I was not disappointed. Mantra became dream, my brain still didn't shut up, but I knew I was pretty much asleep, because I wasn't conscious of directing my mind for most of it. When I could, I returned my focus, but mostly I slept. Even the mundane and dull nature of the dreams failed to arouse and disappointment. 45 min of sleep meditation seems worth five and half hours of insomnia in bed.

One of those mysteries of the universe I guess.

I for one, think I'll be "meditating" a bit more often these days.

The Annunciation and Writing

A week ago exactly, down in the crypt at Mt. Angel Abby, during mass, I had a revelation. I think I was standing up to go to communion, when the icon of the Annunciation caught my eye, one of Brother Claude's work. Mary was stepping forward in it, her stance strong, and above her head a gold circle of light sent down a single beam towards, doing the work of the incarnation. Gabriel in front of her had his right hand lifted in a priestly blessing, a perfect mirror of how the priest blesses us with the sign of the cross.

And I knew then, as surely as I can know anything—that what I wanted was to be her. For me, the Annunciation became about writing. Mary bore the Word of God into the world, and I realized that was what I wanted.

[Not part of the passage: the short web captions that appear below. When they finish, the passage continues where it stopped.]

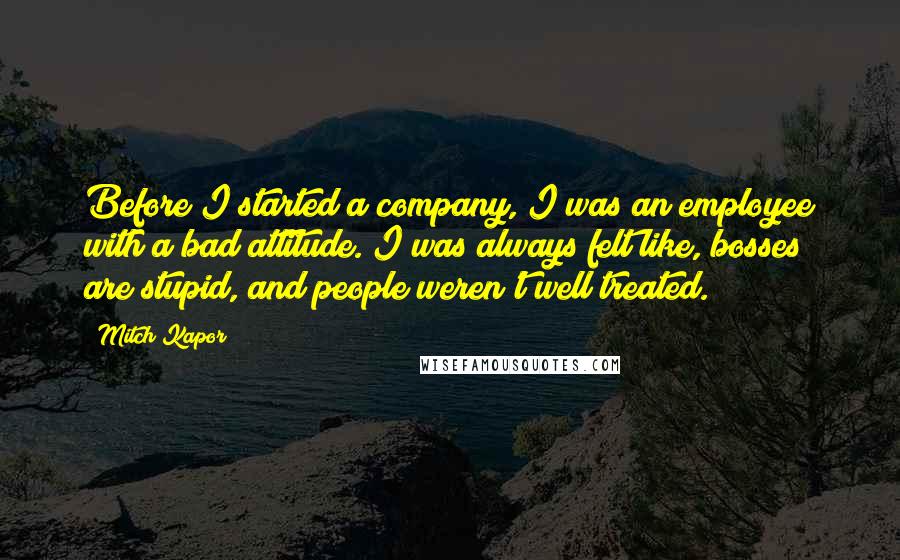 Mitch Kapor Quotes: Before I started a company, I was an employee with a bad attitude. I was always felt like, bosses are stupid, and people weren't well treated.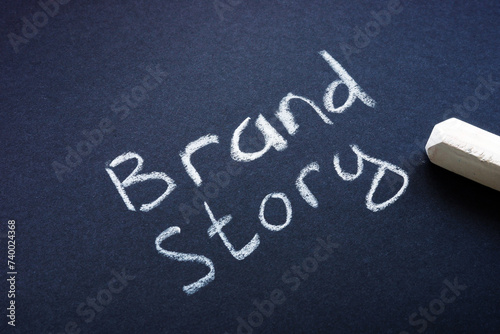 Brand story concept. Handwritten inscription with chalk.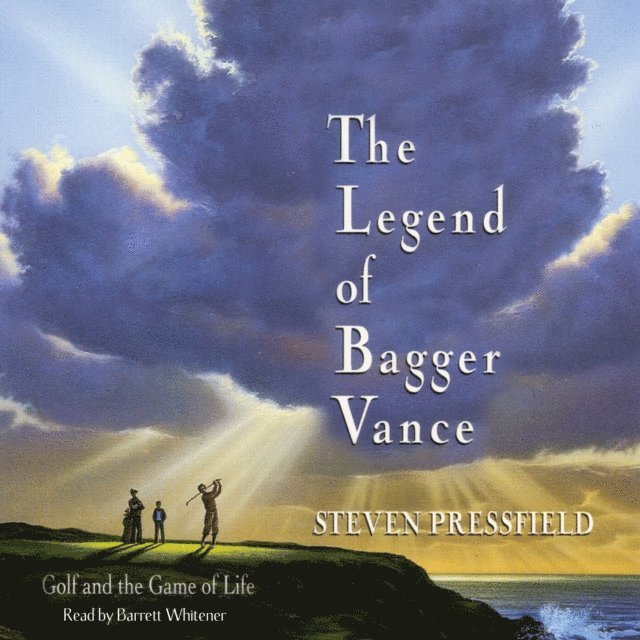 Steven Pressfield - Legend of Bagger Vance, Ljudbok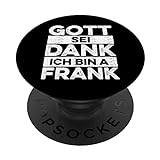 Franken Frankenland Gott Sei Dank Ich Bin A Frank PopSockets mit austauschbarem PopGrip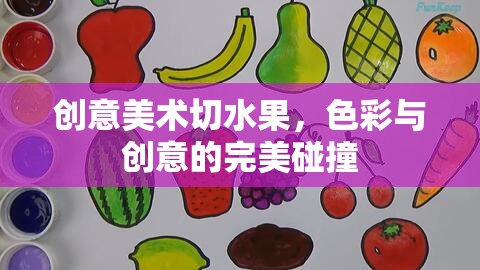 色彩與創(chuàng)意的盛宴，探索創(chuàng)意美術(shù)切水果的魅力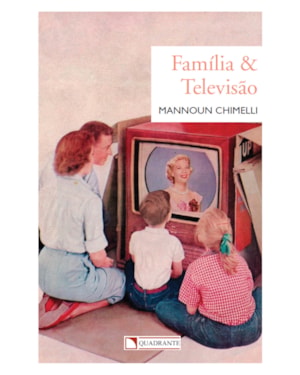 FAMÍLIA E TELEVISÃO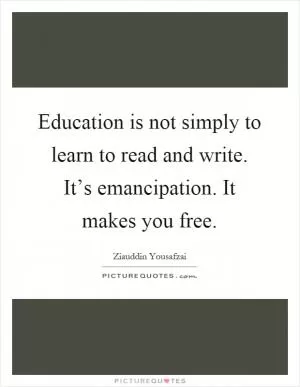 Education is not simply to learn to read and write. It’s emancipation. It makes you free Picture Quote #1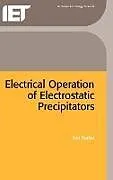 Fester Einband Electrical Operation of Electrostatic Precipitators von Ken Parker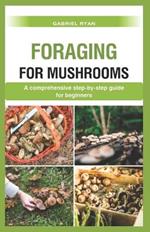 foraging for mushrooms: a comprehensive step by step guide for beginners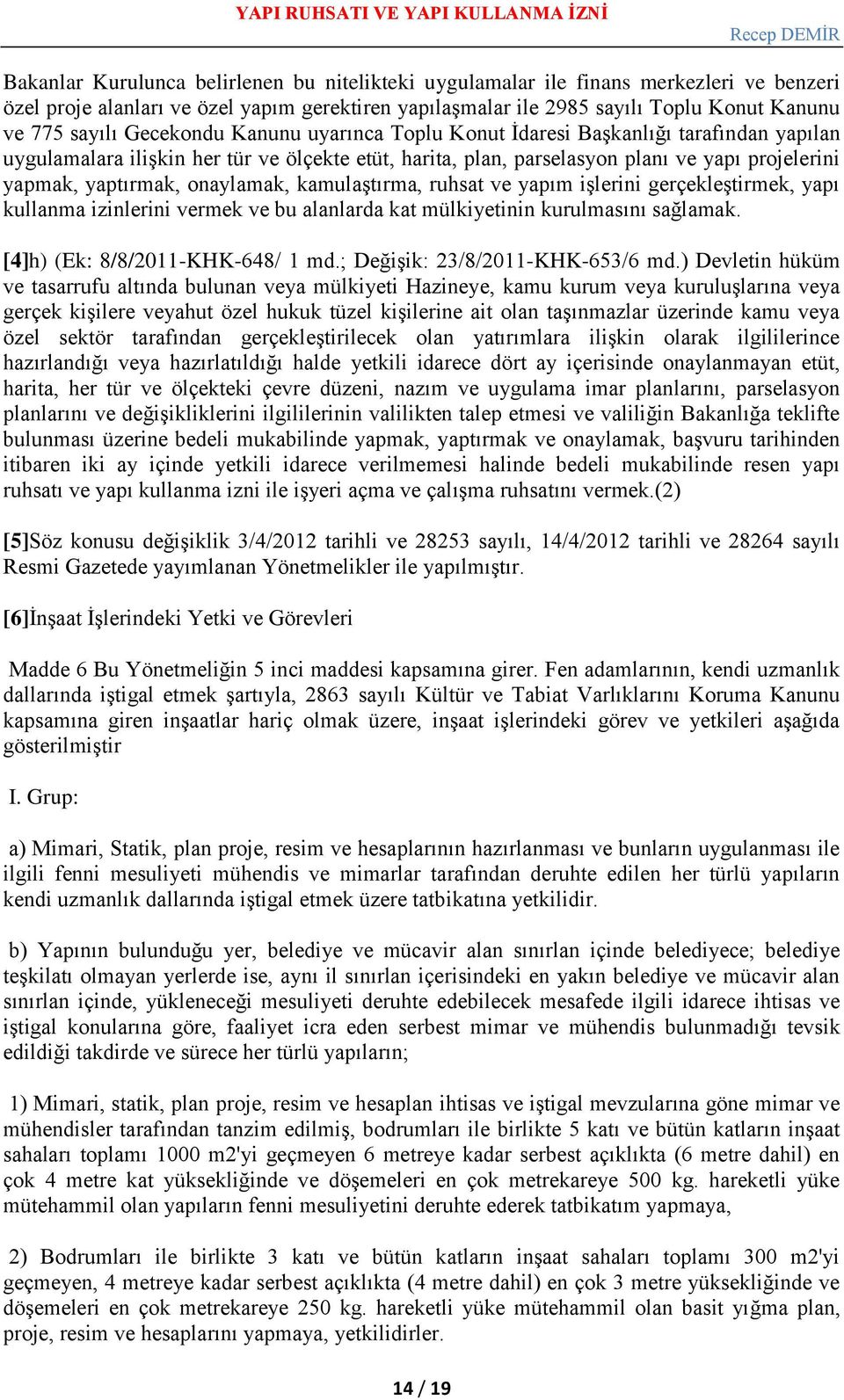 onaylamak, kamulaştırma, ruhsat ve yapım işlerini gerçekleştirmek, yapı kullanma izinlerini vermek ve bu alanlarda kat mülkiyetinin kurulmasını sağlamak. [4]h) (Ek: 8/8/2011-KHK-648/ 1 md.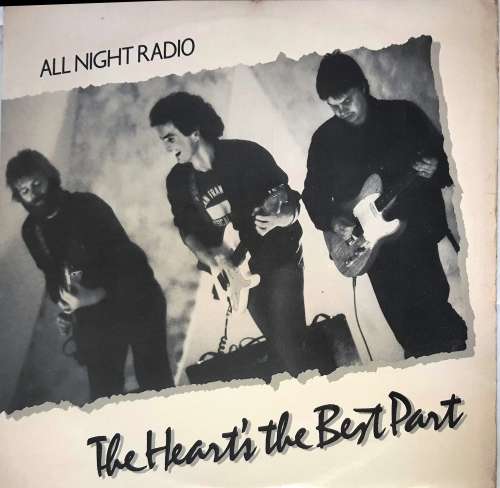 LP,ALL NIGHT RADIO,THE HEART`S THE BEST PART,Record:VG+,Cover:VG+,Label:Previous,CAT:PRL1,Press:SA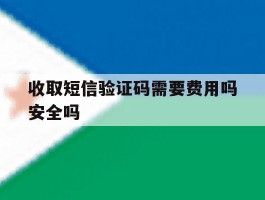收取短信验证码需要费用吗安全吗的简单介绍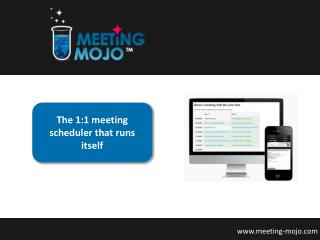 The 1:1 meeting scheduler that runs itself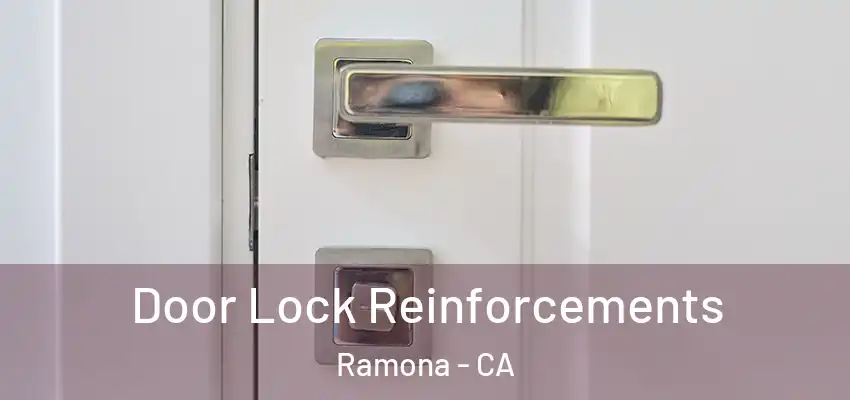  Door Lock Reinforcements Ramona - CA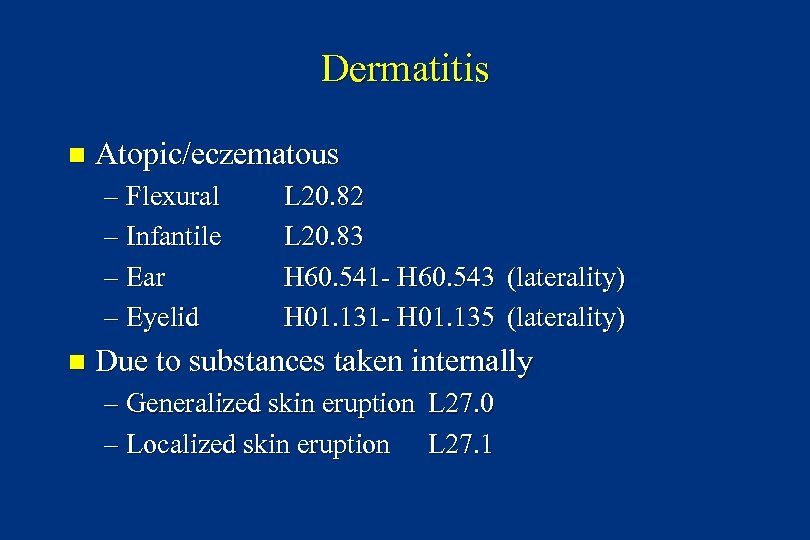 Dermatitis n Atopic/eczematous – Flexural – Infantile – Ear – Eyelid n L 20.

I want to give birth the Word of God, in the form of novels, so that He can touch the souls of the world and bring them to him. So that he can save them.
All I've wanted for a very long time is to bring at least one soul to God. Part of me felt that if I could save just one person, my life, and the cost of it, in both the blood of the Lamb, and the blood of my brother could be worth it. Silly of me, but I have desired that for a long time.
And here I was wanting to bring the Word of God to millions. But that is what vocation is about, is it not? Bringing Jesus to others? Do you think Mary would criticize my ambition to be her? Do you think the Father would?

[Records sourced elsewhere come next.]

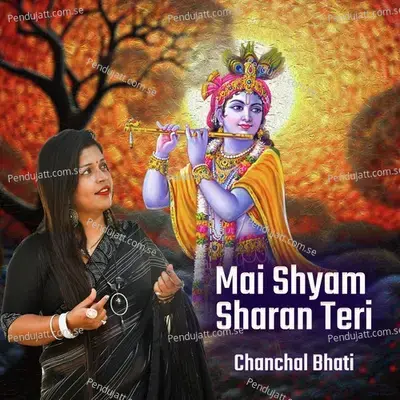 Mai Shyam Sharan Teri - Chanchal Bhati album cover 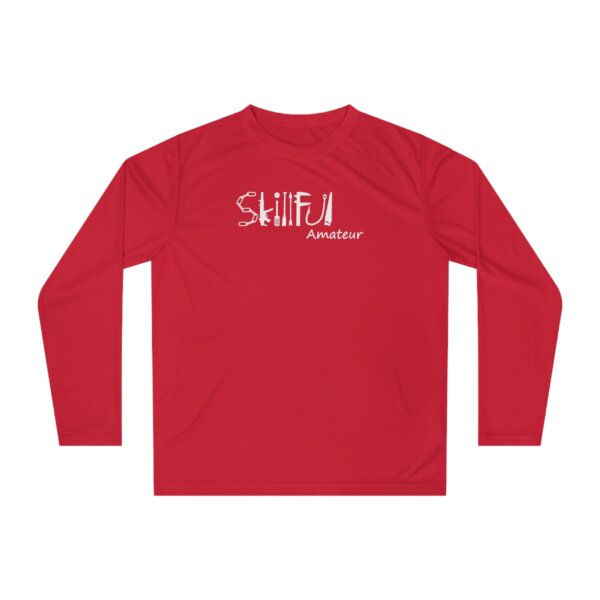 Skillful Amateur Unisex Performance Long Sleeve - Image 9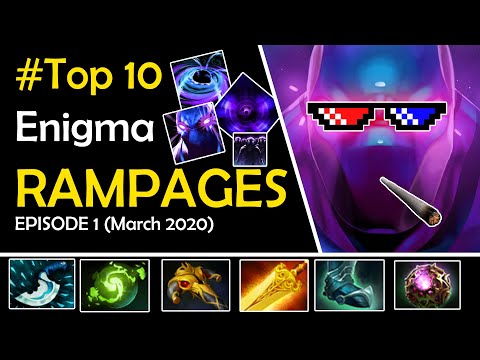 Dota 2 Top 10 Best Enigma Rampages Episode 1 (March 2020)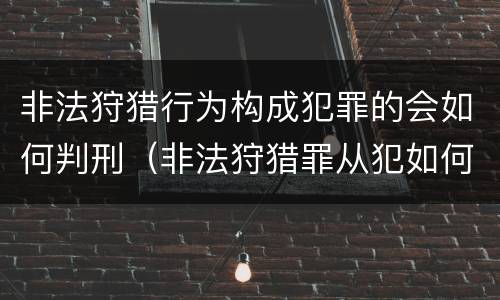 非法狩猎行为构成犯罪的会如何判刑（非法狩猎罪从犯如何判刑）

I don't think so. Despite the bordering heretical edge to my desires, I know they are good. The part of me that knows, believes, can feel that God and Mary not only don't mind, but encourage me. If Father Jeremy can invite the Father and Son to quarrel over him, why cannot I desire to be Mary?

So, fired with loves urgent longing, I return to my vocation, and work yet again, to show Jesus to the world in my work.

Monday, July 16, 2007

This Journey

I've waited long enough.

The call to mysticism is no less a part of my vocation than the call to storytelling, or at least what I perceive as those calls. I hear darkly, impeded by my lack of connection to God, by my failings, by the world I live in. But I have known much longer that mysticism drew me than writing, and it's time I jumped.

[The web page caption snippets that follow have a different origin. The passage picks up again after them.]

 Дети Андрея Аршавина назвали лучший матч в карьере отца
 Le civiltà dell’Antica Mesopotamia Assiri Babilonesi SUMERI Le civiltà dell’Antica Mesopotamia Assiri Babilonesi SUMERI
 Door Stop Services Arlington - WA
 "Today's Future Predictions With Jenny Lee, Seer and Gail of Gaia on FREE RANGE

The void looks rather black from this end. I'm afraid of death. I must die to myself before I can live, and yet the idea has always terrified me. I have postponed it too long. Avoided it. Rationalized it. Let the cares of the world step between me and my hearts desire.

Yet, the more I struggle with my writing vocation, the more I understand that the two are connected. How can I give what I do not have? How can I draw from depths I have not tapped? No, my writing shall remain superficial until I take the interior journey, until I brave the depths, and give myself over to God.

For too long has writing and prayer, authorship and sanctity, been made into a false dichotomy in my mind. The two go together, not against each other. Just because the mystics who write fiction are few, doesn't mean I can't be one of them.

And so, I am starting this pilgrimage, my inner camino, and to help myself stick to it, I am walking it in public, as all pilgrimages are, to hold myself accountable. I will struggle to think, to read, to pray, to meditate, and to go to mass. I will struggle to bring God into writing, into my life, into my mind and heart and soul. I will jump into the darkness, knowing that He could take it all from me, strip me of what I long for, but knowing that even if He should, the journey will be worth it.

I will lose myself, even if at the moment, the promise that afterwards I will find myself feels dim and insubstantial.